NEAR FUTUREA visiting fellow at the Brookings Institution says that China has not reciprocated the goodwill shown by President Ma Ying-jeou, instead putting more missiles in place


A commentary published by the Washington-based Brookings Institution warns US Secretary of State Hillary Clinton that there is the potential for instability in the Taiwan Strait “in the near future.”

Significantly, the article written by Liu Shih-chung (劉世忠), visiting fellow at the Center for Northeast Asian Policy Studies, comes on the eve of Clinton’s visit to Beijing.

She arrives in the Chinese capital today for talks with senior political leaders and will return to Washington on Sunday.

“From Taiwan’s perspective, given the recent temporary stabilization of cross-strait relations since the Ma Ying-jeou [馬英九] government took power, the issue of Taiwan will probably not become a contentious topic between Washington and Beijing, as it was in the past,” Liu said.

A counselor to former president Chen Shui-bian (陳水扁) from 2000 to 2006 and vice chairman of the Research and Planning Committee at the Ministry of Foreign Affairs from 2006 to last year, he said that Clinton’s meetings would demonstrate whether the administration of US President Barack Obama would introduce a new approach to China.

“The fact that the current cross-strait detente initiated by Taiwan’s government has not received a sufficient good-will response from Beijing — especially when it comes to Taiwan’s international space and China’s reduction of military threats to the island — suggest potential instability in the near future,” Liu said.

“The opposition party in Taiwan requests more caution and prudence from President Ma in dealing with China.
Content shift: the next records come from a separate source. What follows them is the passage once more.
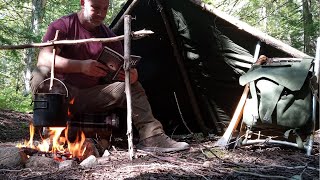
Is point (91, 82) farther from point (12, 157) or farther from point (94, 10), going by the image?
point (12, 157)

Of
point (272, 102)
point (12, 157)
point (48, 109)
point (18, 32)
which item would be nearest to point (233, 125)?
point (272, 102)

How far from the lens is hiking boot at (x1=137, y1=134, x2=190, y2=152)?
3.55m

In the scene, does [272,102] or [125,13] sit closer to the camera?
[272,102]

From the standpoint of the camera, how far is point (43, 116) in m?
3.13

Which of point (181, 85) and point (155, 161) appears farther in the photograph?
point (181, 85)

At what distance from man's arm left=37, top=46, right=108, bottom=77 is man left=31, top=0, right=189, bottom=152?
11mm

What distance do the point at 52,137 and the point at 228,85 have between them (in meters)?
2.49

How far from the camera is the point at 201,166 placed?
8.87 feet

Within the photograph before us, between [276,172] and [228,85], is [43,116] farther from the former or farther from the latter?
[228,85]

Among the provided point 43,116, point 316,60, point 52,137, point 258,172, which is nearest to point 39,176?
point 43,116

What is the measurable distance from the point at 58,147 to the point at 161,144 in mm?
1120

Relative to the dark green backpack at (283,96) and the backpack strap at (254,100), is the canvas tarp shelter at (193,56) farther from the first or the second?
the backpack strap at (254,100)

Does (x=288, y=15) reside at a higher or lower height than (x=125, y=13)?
higher

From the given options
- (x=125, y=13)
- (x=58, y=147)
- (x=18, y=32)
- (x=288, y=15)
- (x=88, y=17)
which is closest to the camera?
(x=58, y=147)
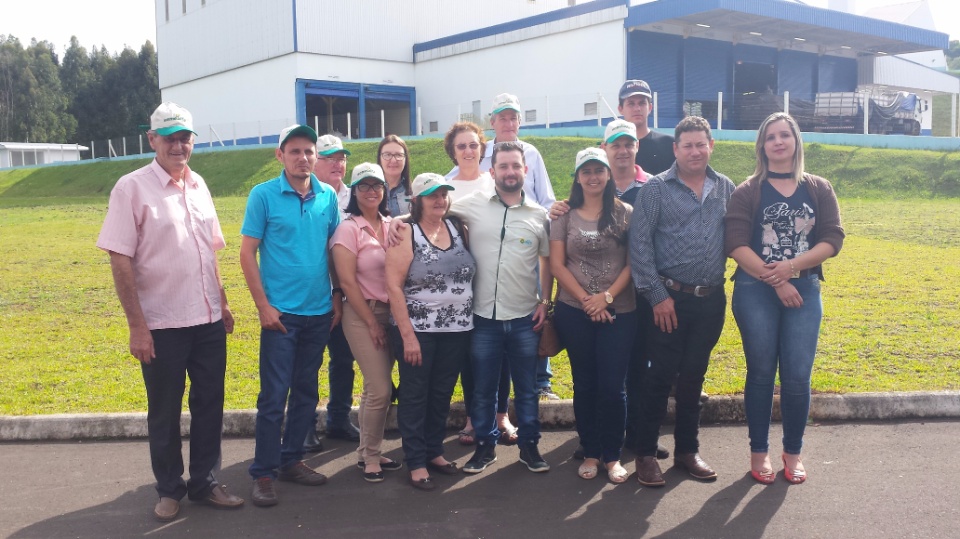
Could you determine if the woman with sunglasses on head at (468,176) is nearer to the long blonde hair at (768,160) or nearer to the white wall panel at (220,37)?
the long blonde hair at (768,160)

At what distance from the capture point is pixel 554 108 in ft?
94.9

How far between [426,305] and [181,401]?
4.86ft

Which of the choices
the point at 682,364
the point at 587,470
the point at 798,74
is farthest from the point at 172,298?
the point at 798,74

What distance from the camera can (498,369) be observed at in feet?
16.2

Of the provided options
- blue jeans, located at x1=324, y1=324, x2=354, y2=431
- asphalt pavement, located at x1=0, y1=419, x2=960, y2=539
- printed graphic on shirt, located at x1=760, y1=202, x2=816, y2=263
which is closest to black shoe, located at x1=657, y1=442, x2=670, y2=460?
asphalt pavement, located at x1=0, y1=419, x2=960, y2=539

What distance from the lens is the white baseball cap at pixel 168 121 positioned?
426 cm

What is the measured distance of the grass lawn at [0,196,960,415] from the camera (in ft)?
20.1

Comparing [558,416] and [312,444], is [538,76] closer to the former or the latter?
[558,416]

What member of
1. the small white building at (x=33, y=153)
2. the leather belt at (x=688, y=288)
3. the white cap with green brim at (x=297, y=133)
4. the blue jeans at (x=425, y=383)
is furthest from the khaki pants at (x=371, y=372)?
the small white building at (x=33, y=153)

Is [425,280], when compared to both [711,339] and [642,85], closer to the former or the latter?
[711,339]

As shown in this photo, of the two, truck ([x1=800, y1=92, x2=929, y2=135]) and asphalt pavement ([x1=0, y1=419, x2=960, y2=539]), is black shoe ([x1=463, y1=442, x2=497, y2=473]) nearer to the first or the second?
asphalt pavement ([x1=0, y1=419, x2=960, y2=539])

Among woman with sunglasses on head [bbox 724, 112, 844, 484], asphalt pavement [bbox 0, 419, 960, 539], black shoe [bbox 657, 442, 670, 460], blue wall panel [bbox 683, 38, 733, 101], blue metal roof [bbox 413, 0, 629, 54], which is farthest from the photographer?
blue wall panel [bbox 683, 38, 733, 101]

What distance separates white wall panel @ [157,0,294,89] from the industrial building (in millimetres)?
99

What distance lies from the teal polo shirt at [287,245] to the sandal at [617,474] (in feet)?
6.51
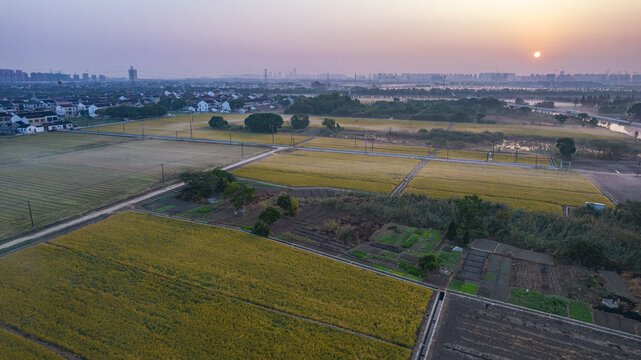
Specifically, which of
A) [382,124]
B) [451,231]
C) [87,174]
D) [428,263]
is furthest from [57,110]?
[428,263]

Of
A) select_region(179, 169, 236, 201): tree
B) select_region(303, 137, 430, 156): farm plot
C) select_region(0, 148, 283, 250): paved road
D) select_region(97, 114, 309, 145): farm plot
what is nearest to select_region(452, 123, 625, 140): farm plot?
select_region(303, 137, 430, 156): farm plot

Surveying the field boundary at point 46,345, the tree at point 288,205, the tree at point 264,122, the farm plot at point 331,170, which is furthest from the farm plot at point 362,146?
the field boundary at point 46,345

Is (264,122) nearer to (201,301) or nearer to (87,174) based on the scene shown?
(87,174)

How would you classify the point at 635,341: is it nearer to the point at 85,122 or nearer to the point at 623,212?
the point at 623,212

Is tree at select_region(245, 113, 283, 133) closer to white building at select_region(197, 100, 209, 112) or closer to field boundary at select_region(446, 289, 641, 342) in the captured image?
white building at select_region(197, 100, 209, 112)

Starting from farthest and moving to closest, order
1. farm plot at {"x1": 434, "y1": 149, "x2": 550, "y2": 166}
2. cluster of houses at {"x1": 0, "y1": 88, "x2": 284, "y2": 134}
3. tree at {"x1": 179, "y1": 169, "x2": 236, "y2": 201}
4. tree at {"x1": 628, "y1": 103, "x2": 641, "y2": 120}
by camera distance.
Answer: tree at {"x1": 628, "y1": 103, "x2": 641, "y2": 120} → cluster of houses at {"x1": 0, "y1": 88, "x2": 284, "y2": 134} → farm plot at {"x1": 434, "y1": 149, "x2": 550, "y2": 166} → tree at {"x1": 179, "y1": 169, "x2": 236, "y2": 201}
The US defense community also expressed worry over a potential asymmetric game between Taipei and Beijing in favor of the latter. Director of National Intelligence Dennis Blair said recently that Washington will continue to supply necessary and defensive-oriented arms sales to Taiwan, in line with the Taiwan Relations Act, to balance Beijing’s continuing military build-up,” he said.

Liu said there was still uncertainty on the extent to which a healthy and peaceful cross-strait relationship could be achieved in the absence of a strong US commitment to and support for Taiwan’s democracy and security.

“Therefore, in addition to constructing a multi-dimensional and cooperative partnership with Beijing and encouraging cross-strait dialogue, Secretary Clinton and the Obama administration in Washington should also make efforts to prevent cross-strait relations from becoming an asymmetric game that might jeopardize the Taiwanese people’s free and democratic choice for any future options,” he said.

The paper comes on top of a letter written to Clinton by Congresswoman Ileana Ros-Lehtinen, a ranking member of the Committee on Foreign Affairs, asking her to re-emphasize the Obama administration’s commitment to “the importance of assuring that the aspirations of the people of Taiwan are fully considered.”

“The 20th anniversary of the Tiananmen Square massacre is approaching in June. The deplorable state of human rights and religious freedom in China must, therefore, remain a priority during any discussions in Beijing,” Ros-Lehtinen said.

Voice of America has reported that talks would be held later this month between the US and the Chinese military — the first since China ended all military exchanges and discussions to protest US arms sales to Taiwan last October.